[net.graphics] convolution vs. FFT's

nitin@ur-laser.uucp (Nitin Sampat) (08/01/85)

Does anybody know at what point do Fourier operations
become more practical to use than convolution ?

Example : lets say we are dealing with a 512 X 512 , 8 bit image.

Most image processing systems effect a convolution by using a 3 X 3 
kernal (for example in smoothing).  However, we know that by linear 
system theory, we can take  the FFT of the image and multiply 
this by the transfer function, which is nothing more than the FFT of
the impulse response(in our case the convolution kernal).  FFT operations
give us much more control over the individual frequencies. However, being
computationally demanding, they are avoided and most operations are done
in the spatial domain.  Harware and time limitations dictate that 3 X 3
kernals be used most of the time. For increased control over the frequencies
larger kernal sizes are sometimes used.

The question is that there must be a transition point above which it becomes
more practical to use FFT's .  Someone told me that this "magic number"
is 7 X 7.  So, if one were using a kernal size 7 X 7 or larger, it would
be more feasible to multiply the image by its transfer function in the 
frequency domain rather than convolve it with the impulse response.


Has anyone had any experience with this ?  Is this 7 X 7  approx. correct ?


						nitin 

shep@datacube.UUCP (08/03/85)

> net.graphics / ur-laser!nitin /  9:39 am  Aug  1, 1985 ****/
>Does anybody know at what point do Fourier operations
>become more practical to use than convolution ?
>Example : lets say we are dealing with a 512 X 512 , 8 bit image.

Good question. However it is ill defined. Since we are dealing with
the "practicality" of the problem, we must first recognize the number
of computrons required for each approach. Two-dimensional image convolution
is easily performed by most pipelined architectures. FFT's, because of their
often used butterfly addressing and bit reversal, are more difficult
(less practical, require more hardware, etc) to perform.

The MaxVideo image processing architecture can perform a 10*10 convolution
on a 512*512 image in real-time (32mS). This requires a substantial amount
of hardware. The key here is that this particular architecture allows
a linear increase in performance as additional hardware is added. 
(Double the hardware, half the process time; half the hardware, double
the time.)

At least one crazed engineer here is obsessed with transformations in
the frequency domain. His problem though, is that his circuit board
for performing these transformations is still vaporware and thus not
too "practical" for the application, at least not yet.

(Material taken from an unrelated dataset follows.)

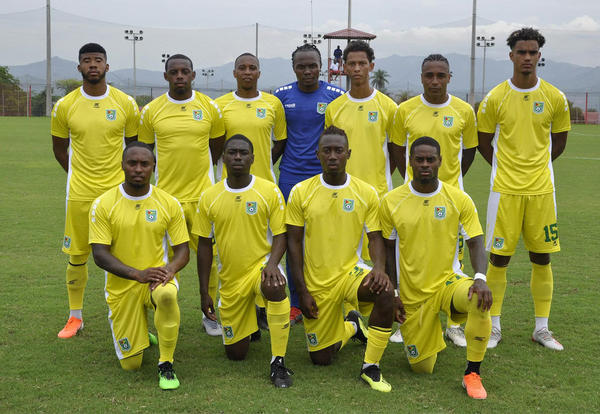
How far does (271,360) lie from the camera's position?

My point is that the "crossover point" you seek to determine is a function
of the architecture being used. Pipelined, scan-sequential architectures
can perform an m*n convolution in a frame time, with hardware requirements
doubling as m*n doubles. (Or, for a fixed hardware configuration, with
process time doubling as m*n doubles.) How do single and multi-processor
Von Neuman architectures for the transform compare? 

If we compare 2-d convolution against performing a 2-d FFT, and neglect
the multiplication of the real portion in the frequency domain. We do
see that the FFT requires, at least at some point, less multiplies.
(Unfortunately, they'll be complex multiplies!)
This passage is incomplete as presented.